## Was zu tun ist
1. Beantworte anhand des Textauszugs zu den Anwaltsgebühren bei der Anhörungsrüge:
(a) In welchem Verfahren wird im Beispiel die Anhörungsrüge erhoben?
(b) Welche Gebühr erhält der Anwalt nach VV 3330?
(c) Was ist mit der neuen VV 3331 klargestellt?
2. Führe den Textauszug zu den Anwaltsgebühren bei der Anhörungsrüge nach seinem letzten Satz weiter.

## Textauszug

══════

Beispiel: In einem Verfahren auf Festsetzung eines Zwangsgelds wird Anhörungsrüge erhoben. Es kommt zu einem Termin über die Anhörungsrüge.
Der Anwalt erhält nach VV 3330 nur eine 0,3-Verfahrensgebühr. Nach der früher anzuwendenden der VV 3332 hätte er dagegen eine 0,5-Terminsgebühr verdient, obwohl in der Hauptsache nur eine 0,3-Terminsgebühr hätte anfallen können. Jetzt ist mit der neuen VV 3331 klargestellt, dass auch der Gebührensatz der Terminsgebühr nicht höher als 0,3 liegen kann.

══════

[Eine Folge von Daten]
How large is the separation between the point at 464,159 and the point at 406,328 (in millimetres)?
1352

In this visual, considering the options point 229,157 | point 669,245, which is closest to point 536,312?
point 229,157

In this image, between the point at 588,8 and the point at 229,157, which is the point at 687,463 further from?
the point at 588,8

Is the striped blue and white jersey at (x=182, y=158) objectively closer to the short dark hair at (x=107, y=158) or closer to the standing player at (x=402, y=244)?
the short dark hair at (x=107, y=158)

══════

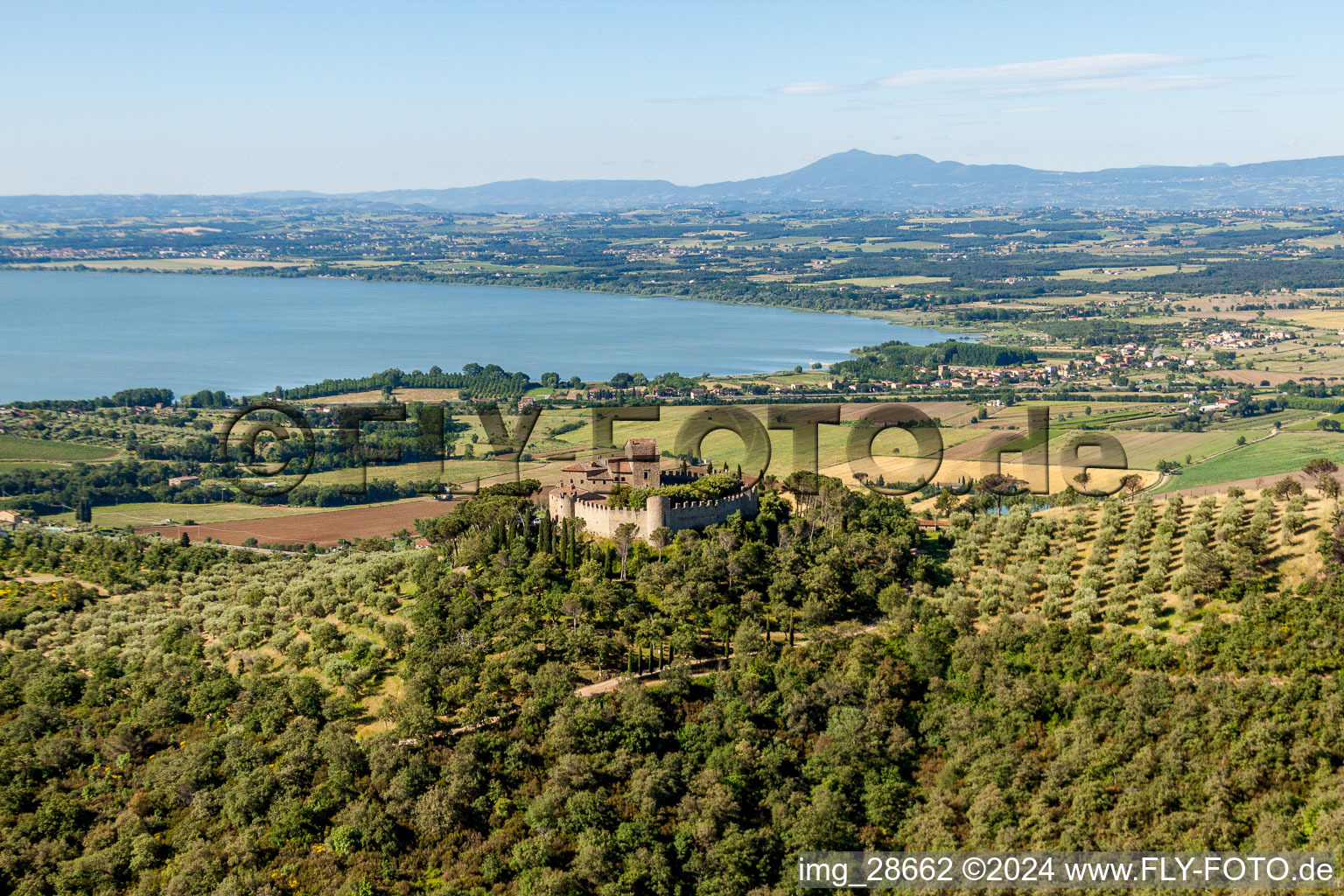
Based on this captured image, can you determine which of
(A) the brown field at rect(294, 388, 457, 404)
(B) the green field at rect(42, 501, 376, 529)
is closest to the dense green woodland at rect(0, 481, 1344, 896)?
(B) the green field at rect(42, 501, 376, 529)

══════

## Ergebnisse
1.
(a) In einem Verfahren auf Festsetzung eines Zwangsgelds.
(b) Nur eine 0,3-Verfahrensgebühr.
(c) Der Gebührensatz der Terminsgebühr kann nicht höher als 0,3 liegen.

2.
c) Einigungs-, Erledigungs- und Aussöhnungsgebühr
Rz. 14
Möglich ist auch der Anfall einer Einigungsgebühr nach VV 1000, einer Erledigungsgebühr nach VV 1002 und auch einer Aussöhnungsgebühr nach VV 1001. Da der Gegenstand im Verfahren der Gehörsrüge noch anhängig i.S.d. VV 1003 ist, entsteht die Gebühr nur zu 1,0, bei Anhängigkeit im Rechtsmittelverfahren zu 1,3 (VV 1004). Soweit sich auch über nicht anhängige Gegenstände geeinigt wird, entsteht die Gebühr zu 1,5 (VV 1000). Zu beachten ist die Begrenzung nach § 15 Abs. 3.
d) Gegenstandswert
Rz. 15
Der Gegenstandswert bestimmt sich nach § 23 Abs. 2 S. 3. Maßgebend ist das Interesse der Partei.
Rz. 16
Dabei bemisst sich der Gegenstandswert nicht unbedingt nach dem Wert der Hauptsache. Wie sich aus den jeweiligen Verfahrensvorschriften ergibt, kann die Rüge nur im Rahmen der Beschwer erhoben werden, sodass der Gegenstandswert den Betrag der Verurteilung oder anderweitigen Beschwer nicht überschreiten kann. Darüber hinaus kann sich die Gehörsrüge auch auf einen Teil der Verurteilung beschränken.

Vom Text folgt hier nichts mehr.